··· Document passage

To the surprise of absolutely no one, the Grammy for best rock song went to Cut Me Some Slack, penned and performed by Paul McCartney, Dave Grohl, Kris Novolosec and Pat Smear. In accepting the award, Grohl said, "We wouldn't be here if it weren't for Paul and for Ringo… " At which point Kris Novolosec cut in with "and if it weren't for Black Sabbath and the Rolling Stones." Which was a pretty valid point considering who was on the stage.

Former Beatle Ringo Starr had his moment in the Grammy spotlight with a game version of his 1973 hit Photograph. Ringo was joined onstage by a makeshift band that included Pete Frampton on guitar and other veteran musicians. Ringo got a standing ovation and applause from John Lennon's widow Yoko Ono and son Sean Lennon in the crowd, but why didn't Paul join him on stage? Well apparently that's because Ringo, in a surprising turn, joined Paul McCartney onstage in a later performance (more below).

······

Aim of the task >>
Can you extend the Grammy night write-up about Paul McCartney, Ringo Starr and Dave Grohl, picking up right after its final sentence?

··· Excerpted data

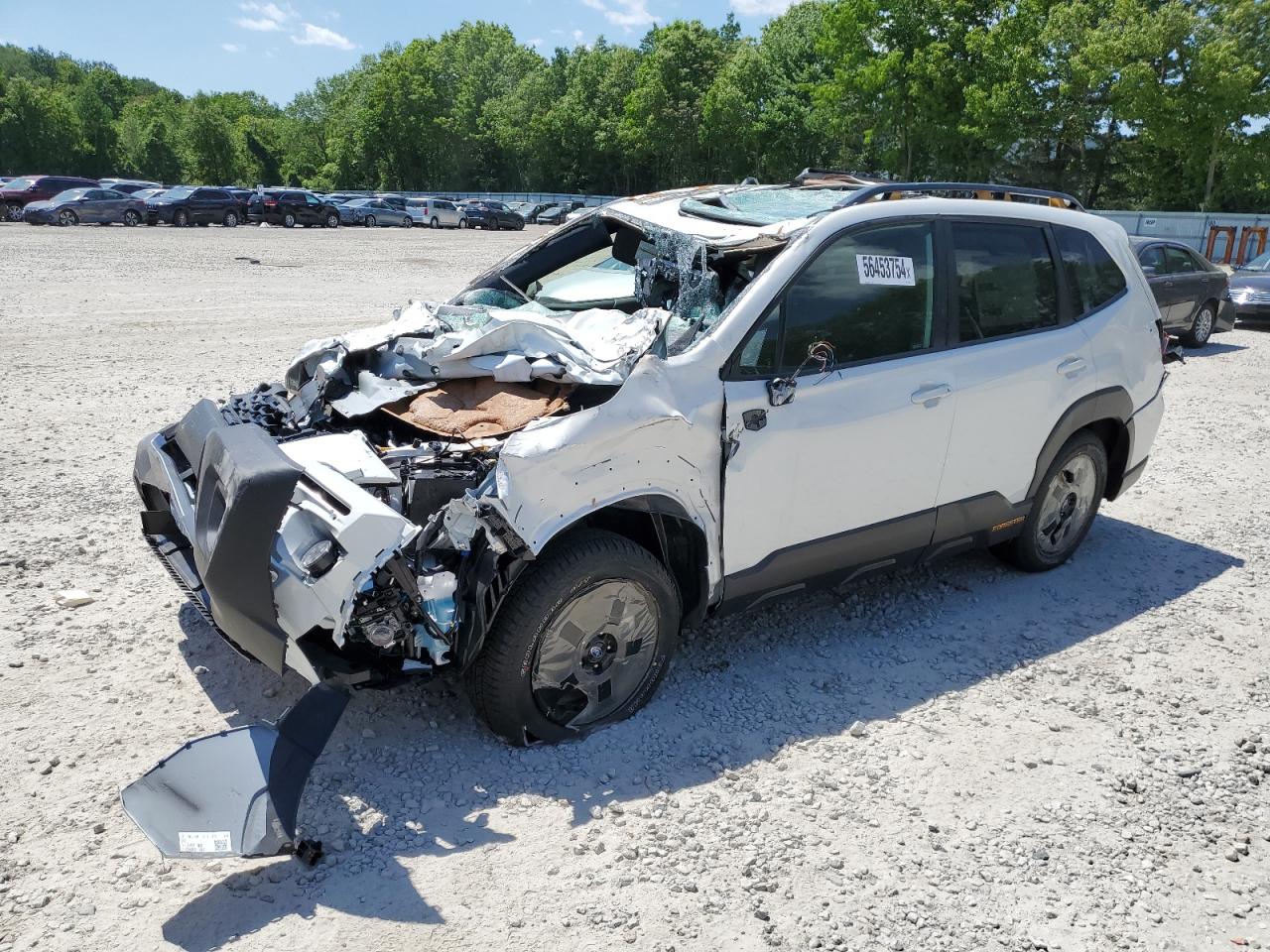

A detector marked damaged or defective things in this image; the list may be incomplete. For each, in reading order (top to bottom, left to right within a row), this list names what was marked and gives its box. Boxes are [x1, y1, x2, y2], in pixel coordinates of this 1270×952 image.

crushed hood [284, 297, 670, 418]
crashed subaru forester [123, 174, 1163, 863]
broken bumper bracket [121, 680, 350, 863]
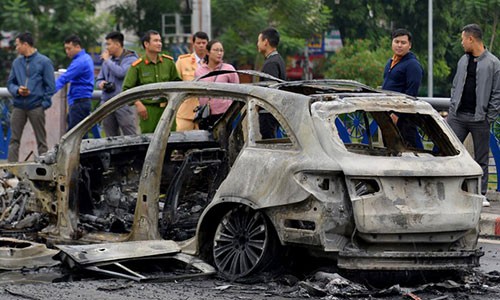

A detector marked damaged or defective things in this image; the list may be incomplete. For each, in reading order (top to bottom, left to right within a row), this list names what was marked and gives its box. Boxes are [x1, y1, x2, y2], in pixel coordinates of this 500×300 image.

burned car [0, 77, 484, 278]
burnt chassis [0, 80, 484, 278]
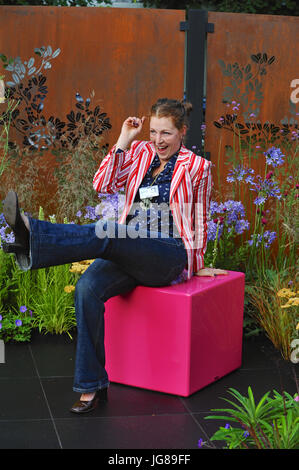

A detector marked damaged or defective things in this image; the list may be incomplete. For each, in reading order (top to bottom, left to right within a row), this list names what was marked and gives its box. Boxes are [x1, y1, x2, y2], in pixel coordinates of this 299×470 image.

rusted corten steel panel [0, 5, 186, 149]
rusted corten steel panel [205, 12, 298, 195]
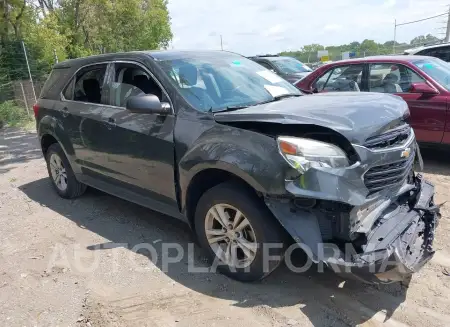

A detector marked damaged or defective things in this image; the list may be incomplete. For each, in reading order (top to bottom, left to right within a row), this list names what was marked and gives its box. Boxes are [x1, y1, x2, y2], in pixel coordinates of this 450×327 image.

broken headlight [276, 136, 350, 174]
damaged front end [266, 128, 442, 284]
crumpled front bumper [268, 176, 440, 286]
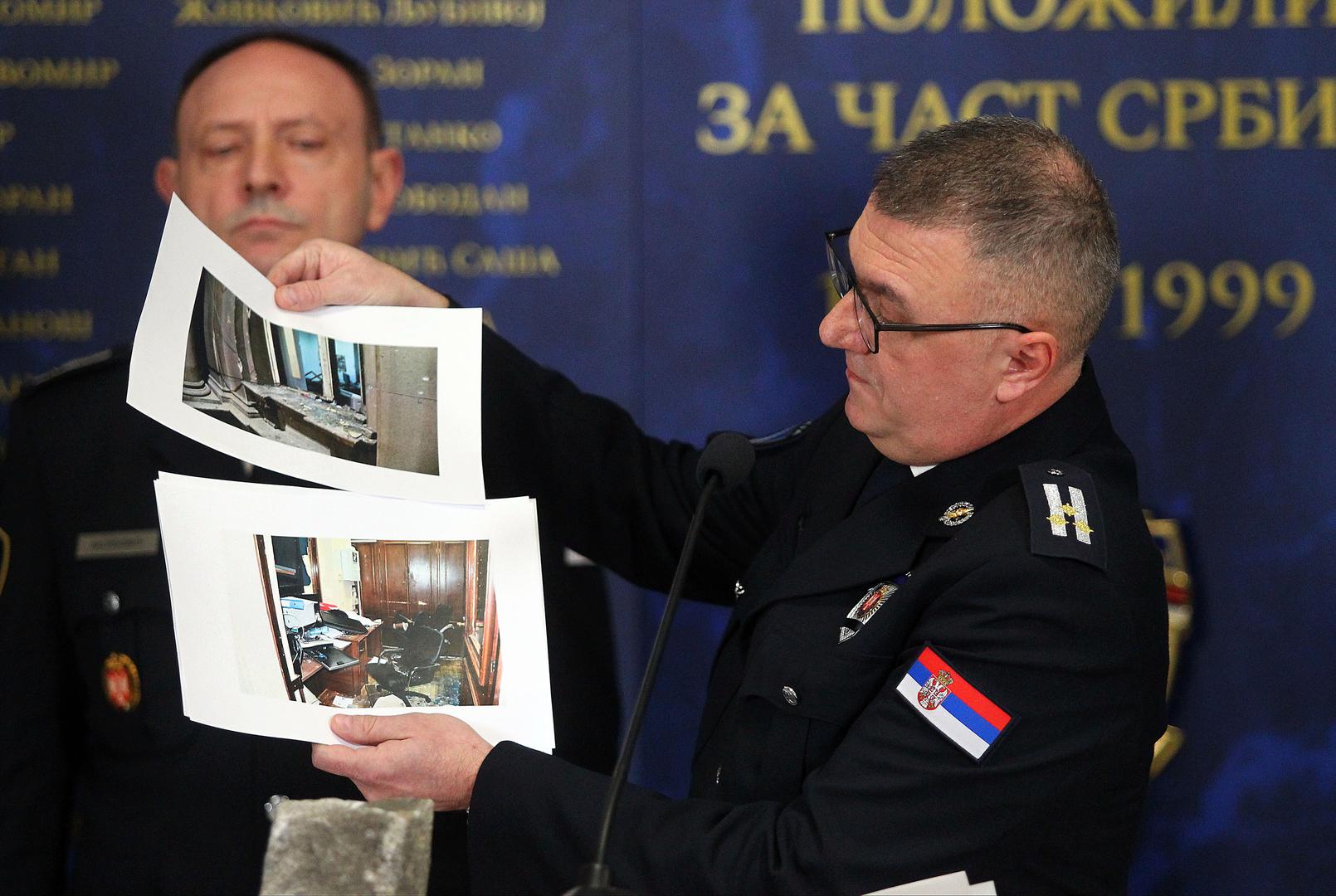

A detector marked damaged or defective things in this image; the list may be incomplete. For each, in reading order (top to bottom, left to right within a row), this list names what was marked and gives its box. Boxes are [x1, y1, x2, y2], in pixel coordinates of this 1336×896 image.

damaged interior photo [180, 267, 441, 471]
damaged interior photo [251, 534, 501, 710]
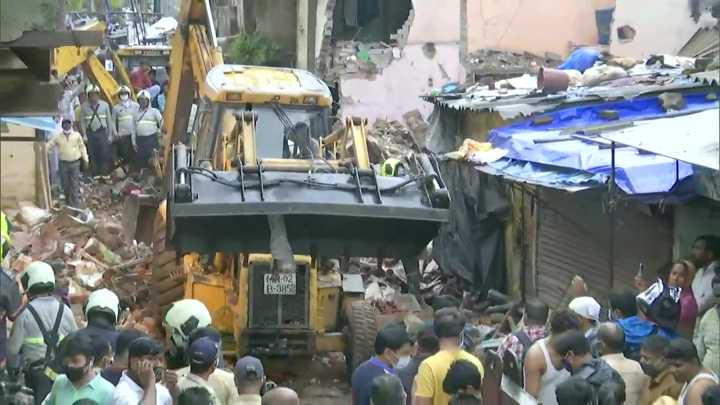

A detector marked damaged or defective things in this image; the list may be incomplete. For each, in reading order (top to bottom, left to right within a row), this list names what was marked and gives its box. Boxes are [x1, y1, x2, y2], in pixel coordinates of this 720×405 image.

rusty metal shutter [532, 189, 672, 306]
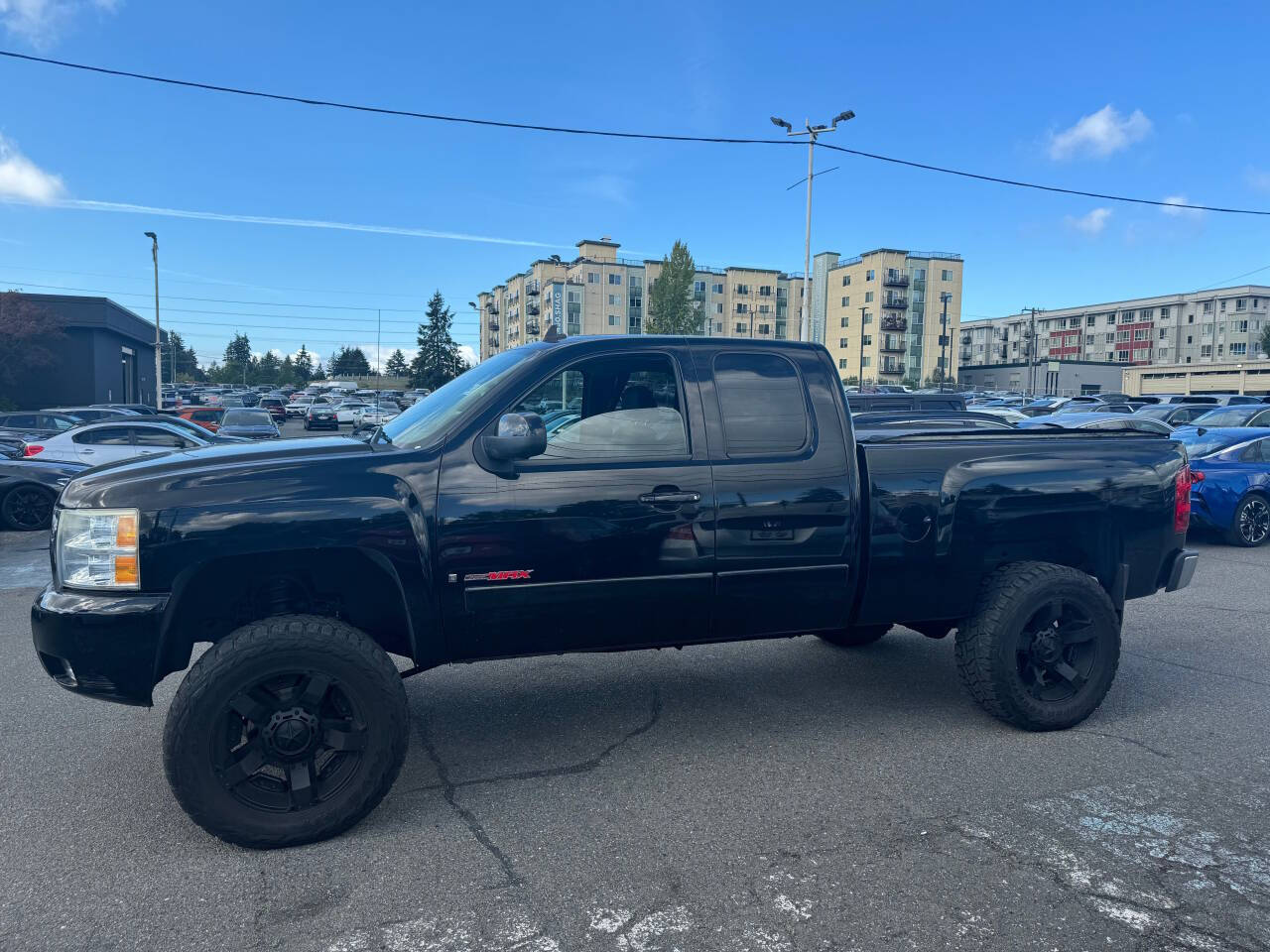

······

Result below >>
Julia Roberts wore a low-cut Erin Brockovich type cleavage to introduce the Beatles tribute. The Oscar-winning actress read the teleprompter with all the excitement of a school announcement, then introduced Sir Paul McCartney to play a "fabulous new song." The so-called Beatles reunion amounted to Ringo Starr sitting in with McCartney and his band for a rendition of Queenie Eye, a Magical Mystery Tour-style tune off McCartney's New album from a year ago. Starr was the more passive of the two drummers on stage, and he appeared to be off beat in the audience when he attempted to clap to Get Lucky later. This will only heighten the buzz leading up to their next joint performance at a taping of The Night That Changed America: A Grammys Salute to The Beatles, which takes place Jan. 27, to air on CBS on Feb. 9 – exactly 50 years after the band twisted and shouted its way into history on The Ed Sullivan Show.

Daft Punk

Collecting the Grammy for best Pop Duo went to Get Lucky, as performed by Pharrell Williams, Niles Rogers and those precocious French digital dance wizards known as Daft Punk. Of course Daft wore their trademark headgear onstage to collect, which prompted Williams to lead off the acceptance speech with, "On behalf of the robots…" That got a laugh.

Here's something you don't see every day: Daft Punk – performing live for the second time only – who appeared onstage with Stevie Wonder and Pharrell Williams and Niles Rogers. The performers were supposed to be in a recording studio setup, but it looked more like a rec room. The group went through the first several bars of the song, but where was Daft Punk? Then the helmet-clad duo suddenly appeared in the DJ booth, and the song shifted to Rogers' Freak Out. The mashup even had Katy Perry dancing in the crowd. Unfortunately, so was Sir Paul McCartney.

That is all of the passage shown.